Goal – Arrange the lines below as a JSON list of strings, one string per line, skipping blank lines. Omit the pictures from your answer.

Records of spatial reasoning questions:

◇ ◇ ◇

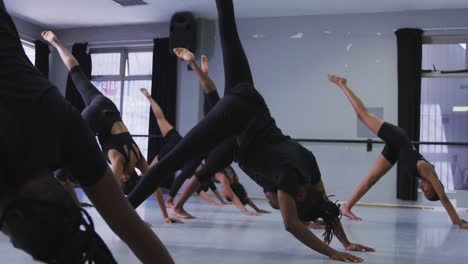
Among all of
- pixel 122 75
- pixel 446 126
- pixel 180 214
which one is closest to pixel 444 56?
pixel 446 126

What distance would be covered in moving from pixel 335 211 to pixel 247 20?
17.6ft

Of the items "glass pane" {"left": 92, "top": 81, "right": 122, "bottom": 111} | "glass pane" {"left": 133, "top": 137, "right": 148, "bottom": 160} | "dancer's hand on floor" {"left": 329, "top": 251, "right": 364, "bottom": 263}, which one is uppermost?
"glass pane" {"left": 92, "top": 81, "right": 122, "bottom": 111}

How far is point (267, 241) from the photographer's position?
2.78m

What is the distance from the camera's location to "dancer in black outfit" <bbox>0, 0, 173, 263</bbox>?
2.98ft

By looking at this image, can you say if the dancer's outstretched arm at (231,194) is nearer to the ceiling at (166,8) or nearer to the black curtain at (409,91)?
the black curtain at (409,91)

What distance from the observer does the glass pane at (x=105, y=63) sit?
8.15 meters

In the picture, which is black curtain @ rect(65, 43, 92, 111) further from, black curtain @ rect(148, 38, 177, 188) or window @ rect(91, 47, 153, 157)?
black curtain @ rect(148, 38, 177, 188)

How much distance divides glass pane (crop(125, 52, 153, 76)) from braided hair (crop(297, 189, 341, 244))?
237 inches

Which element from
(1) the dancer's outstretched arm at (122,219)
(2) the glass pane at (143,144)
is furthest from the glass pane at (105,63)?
(1) the dancer's outstretched arm at (122,219)

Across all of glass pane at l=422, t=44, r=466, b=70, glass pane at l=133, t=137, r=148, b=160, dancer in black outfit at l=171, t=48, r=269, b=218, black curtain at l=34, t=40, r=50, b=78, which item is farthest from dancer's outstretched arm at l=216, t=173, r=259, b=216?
black curtain at l=34, t=40, r=50, b=78

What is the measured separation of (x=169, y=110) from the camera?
7.34m

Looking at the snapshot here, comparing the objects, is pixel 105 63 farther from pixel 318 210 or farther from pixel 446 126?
pixel 318 210

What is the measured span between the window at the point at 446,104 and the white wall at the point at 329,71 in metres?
0.34

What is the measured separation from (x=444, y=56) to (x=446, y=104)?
69cm
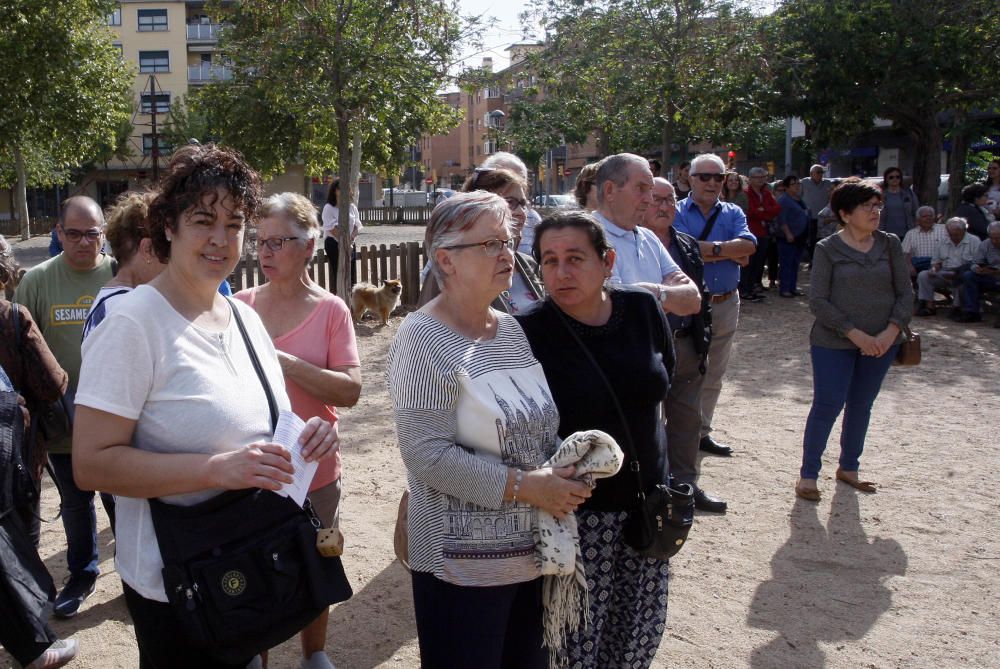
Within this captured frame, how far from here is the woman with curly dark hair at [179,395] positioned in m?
1.97

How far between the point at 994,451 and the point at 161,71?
203ft

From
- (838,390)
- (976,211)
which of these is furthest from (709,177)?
(976,211)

◇ ◇ ◇

Full answer –
[
  "Among all of",
  "- pixel 122 75",
  "- pixel 446 126",
  "- pixel 180 214",
  "which one is closest to pixel 444 56?",
  "pixel 446 126",
  "What distance would be covered in moving from pixel 335 211 to pixel 247 20?",
  "17.6ft",
  "Of the items \"glass pane\" {\"left\": 92, \"top\": 81, \"right\": 122, \"bottom\": 111} | \"glass pane\" {\"left\": 133, \"top\": 137, \"right\": 148, \"bottom\": 160} | \"dancer's hand on floor\" {\"left\": 329, \"top\": 251, \"right\": 364, \"bottom\": 263}, which one is uppermost?",
  "\"glass pane\" {\"left\": 92, \"top\": 81, \"right\": 122, \"bottom\": 111}",
  "How far is point (267, 241) from the photographer's position?",
  "2.78m",
  "What is the distance from the camera's location to \"dancer in black outfit\" <bbox>0, 0, 173, 263</bbox>?",
  "2.98ft",
  "By looking at this image, can you say if the dancer's outstretched arm at (231,194) is nearer to the ceiling at (166,8) or nearer to the black curtain at (409,91)?",
  "the black curtain at (409,91)",
  "What distance from the observer does the glass pane at (x=105, y=63) sit?",
  "8.15 meters",
  "In the picture, which is black curtain @ rect(65, 43, 92, 111) further from, black curtain @ rect(148, 38, 177, 188) or window @ rect(91, 47, 153, 157)?",
  "black curtain @ rect(148, 38, 177, 188)",
  "How much distance divides glass pane (crop(125, 52, 153, 76)) from braided hair (crop(297, 189, 341, 244))?",
  "237 inches",
  "Which element from",
  "(1) the dancer's outstretched arm at (122,219)",
  "(2) the glass pane at (143,144)",
  "is furthest from the glass pane at (105,63)?",
  "(1) the dancer's outstretched arm at (122,219)",
  "Across all of glass pane at l=422, t=44, r=466, b=70, glass pane at l=133, t=137, r=148, b=160, dancer in black outfit at l=171, t=48, r=269, b=218, black curtain at l=34, t=40, r=50, b=78, which item is farthest from dancer's outstretched arm at l=216, t=173, r=259, b=216?",
  "black curtain at l=34, t=40, r=50, b=78",
  "What is the measured separation of (x=169, y=110) from the camera?",
  "7.34m",
  "Looking at the snapshot here, comparing the objects, is pixel 105 63 farther from pixel 318 210 or farther from pixel 446 126?",
  "pixel 318 210",
  "What is the measured span between the window at the point at 446,104 and the white wall at the point at 329,71 in metres?",
  "0.34",
  "What is the measured separation from (x=444, y=56) to (x=446, y=104)?",
  "69cm",
  "Within this captured frame, how far from here is the woman with curly dark hair at [179,395] positioned in m?",
  "1.97",
  "How far between the point at 994,451 and the point at 161,71?",
  "203ft",
  "From",
  "- (838,390)",
  "- (976,211)",
  "which of these is furthest from (709,177)?",
  "(976,211)"
]